Eminencjo, co czułeś, gdy zostałeś osobistym sekretarzem św. Jana Pawła II? – zapytała kard. Stanisława Dziwisza uczestniczka spotkania z Hierarchą. Autorka pytania wspólnie z ponad 40-osobową grupą przyjechała do Krakowa z Paleśnicy (w diecezji tarnowskiej), aby przeżyć Najpiękniejszy Dzień Lata (NDL). W czwartek 16 sierpnia dzieci zwiedziły Centrum JP II i modliły się w sanktuarium pw. św. Jana Pawła II na Białych Morzach.

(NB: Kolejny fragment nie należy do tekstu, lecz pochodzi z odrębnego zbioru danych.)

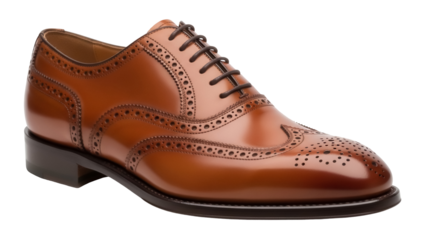 Brown leather wingtip Oxford shoe isolated PNG, classic men s dress footwear for formal occasions and professional attire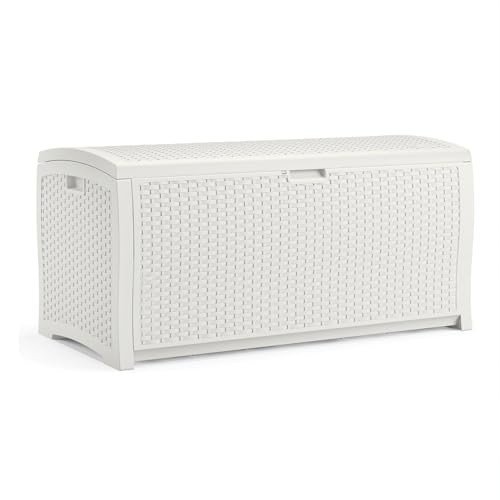 Suncast 99 Gallon Wicker Outdoor Storage Box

– W Krakowie byłem z kard. Karolem Wojtyłą 12 lat, a 27 – w Rzymie – wspominał kard. Dziwisz. Opowiedział, jak abp Karol Wojtyła zaproponował mu pracę w krakowskiej kurii. Z uśmiechem mówił: – Zapytałem, kiedy mam przyjść, a arcybiskup na to, że już dzisiaj. Wtedy powiedziałem, że mogę zacząć od jutra. I to „jutro” trwało 39 lat. Kard. Dziwisz przekonywał też uczestników spotkania, że nie tylko warto, ale należy poznawać Kraków, bo historia Polski jest zapisana w tym mieście. Opowiedział o niewoli Polski, o odzyskaniu niepodległości. Przypomniał, że 40 lat temu kard. Karol Wojtyła został papieżem Janem Pawłem II.

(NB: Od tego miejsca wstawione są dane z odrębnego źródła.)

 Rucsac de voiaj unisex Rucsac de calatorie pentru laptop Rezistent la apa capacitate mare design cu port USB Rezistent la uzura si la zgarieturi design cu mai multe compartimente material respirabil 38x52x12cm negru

Pomóż w rozwoju naszego portalu
Na zakończenie mówił o ŚDM w Krakowie i przekazał dzieciom plecaki upamiętniające wydarzenie sprzed dwóch lat, a obdarowani w ramach podziękowań zaśpiewali: „Życzymy, życzymy…”.
Stanisława Martyka, nauczycielka ze szkoły w Paleśnicy, w rozmowie z „Niedzielą” przyznała, że dla niektórych dzieci udział w akcji NDL to jedyny wyjazd wakacyjny. – Większość naszych uczniów latem pomaga w gospodarstwach rodziców albo zajmuje się młodszym rodzeństwem – informuje nauczycielka i dodaje: – Taki wyjazd to dla wielu miła odskocznia. Gdy zbliża się czerwiec, dzieci dopytują, czy w tym roku będzie można wziąć udział w tej akcji. To dla nich atrakcja; mają możliwość popływania w Parku Wodnym, obejrzenia filmu w technice 3D i uczestniczenia w ciekawych i wartościowych warsztatach.
Pomysłodawczyni NDL, prezes Stowarzyszenia na Rzecz Rozwoju, Ewa Bielecka przypomina, że realizowany od 18 lat projekt NDL jest skierowany do dzieci z województwa małopolskiego, które mają ograniczone możliwości wyjazdu na wakacje. – Staramy się takie grupy zaprosić do Krakowa i pokazać im najpiękniejsze, warte zwiedzania i poznawania miejsca – wyjaśnia i informuje, że dzieci mają dzień wypełniony atrakcyjnymi zajęciami i spotkaniami. Dodaje, że biorący udział w akcji pamiętają o tym, co zobaczyły i przeżyły, a potem przysyłają kartki z podziękowaniami i z życzeniami świątecznymi. – To są dla nas najpiękniejsze dowody wdzięczności – stwierdza.